과제 내용 ->
아래 항목 전체를 한 글자도 바꾸지 말고 그대로 베껴 쓰세요.

제시된 정보 ->
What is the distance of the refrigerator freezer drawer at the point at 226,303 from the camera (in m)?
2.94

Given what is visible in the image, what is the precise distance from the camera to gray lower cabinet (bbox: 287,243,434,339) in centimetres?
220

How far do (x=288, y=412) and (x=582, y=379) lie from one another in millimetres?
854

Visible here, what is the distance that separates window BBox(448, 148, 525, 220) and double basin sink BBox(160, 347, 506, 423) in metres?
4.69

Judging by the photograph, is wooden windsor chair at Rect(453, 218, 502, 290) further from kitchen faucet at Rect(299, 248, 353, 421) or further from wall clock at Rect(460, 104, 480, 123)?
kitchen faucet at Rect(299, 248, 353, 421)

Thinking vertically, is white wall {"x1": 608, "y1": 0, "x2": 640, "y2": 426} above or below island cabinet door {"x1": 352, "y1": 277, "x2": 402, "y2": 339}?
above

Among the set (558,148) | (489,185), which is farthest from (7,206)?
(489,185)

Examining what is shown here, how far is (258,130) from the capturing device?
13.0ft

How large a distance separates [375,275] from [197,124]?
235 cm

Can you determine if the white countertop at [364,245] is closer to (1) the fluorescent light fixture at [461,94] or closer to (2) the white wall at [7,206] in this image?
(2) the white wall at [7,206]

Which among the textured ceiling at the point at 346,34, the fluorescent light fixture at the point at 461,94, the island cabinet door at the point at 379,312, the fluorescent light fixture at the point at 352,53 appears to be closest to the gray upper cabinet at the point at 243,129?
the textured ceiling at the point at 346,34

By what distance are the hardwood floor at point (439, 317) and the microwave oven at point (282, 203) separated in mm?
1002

과제 답안 ->
What is the distance of the refrigerator freezer drawer at the point at 226,303 from the camera (in m)?
2.94

Given what is visible in the image, what is the precise distance from the camera to gray lower cabinet (bbox: 287,243,434,339) in centimetres?
220

How far do (x=288, y=412) and (x=582, y=379) lie from one another in millimetres?
854

Visible here, what is the distance that separates window BBox(448, 148, 525, 220) and double basin sink BBox(160, 347, 506, 423) in metres?
4.69

Judging by the photograph, is wooden windsor chair at Rect(453, 218, 502, 290) further from kitchen faucet at Rect(299, 248, 353, 421) or further from wall clock at Rect(460, 104, 480, 123)?
kitchen faucet at Rect(299, 248, 353, 421)

Thinking vertically, is white wall {"x1": 608, "y1": 0, "x2": 640, "y2": 426} above or below island cabinet door {"x1": 352, "y1": 277, "x2": 402, "y2": 339}?
above

Among the set (558,148) | (489,185), which is farthest from (7,206)?
(489,185)

Examining what is shown here, how far is (258,130) from the capturing device?
13.0ft

How large a distance separates [375,275] from [197,124]?
235 cm

Can you determine if the white countertop at [364,245] is closer to (1) the fluorescent light fixture at [461,94] or closer to (2) the white wall at [7,206] in this image?
(2) the white wall at [7,206]

Which among the textured ceiling at the point at 346,34, the fluorescent light fixture at the point at 461,94, the island cabinet door at the point at 379,312, the fluorescent light fixture at the point at 352,53 appears to be closest to the gray upper cabinet at the point at 243,129?
the textured ceiling at the point at 346,34

By what distance are the hardwood floor at point (439, 317) and the microwave oven at point (282, 203) separated in mm?
1002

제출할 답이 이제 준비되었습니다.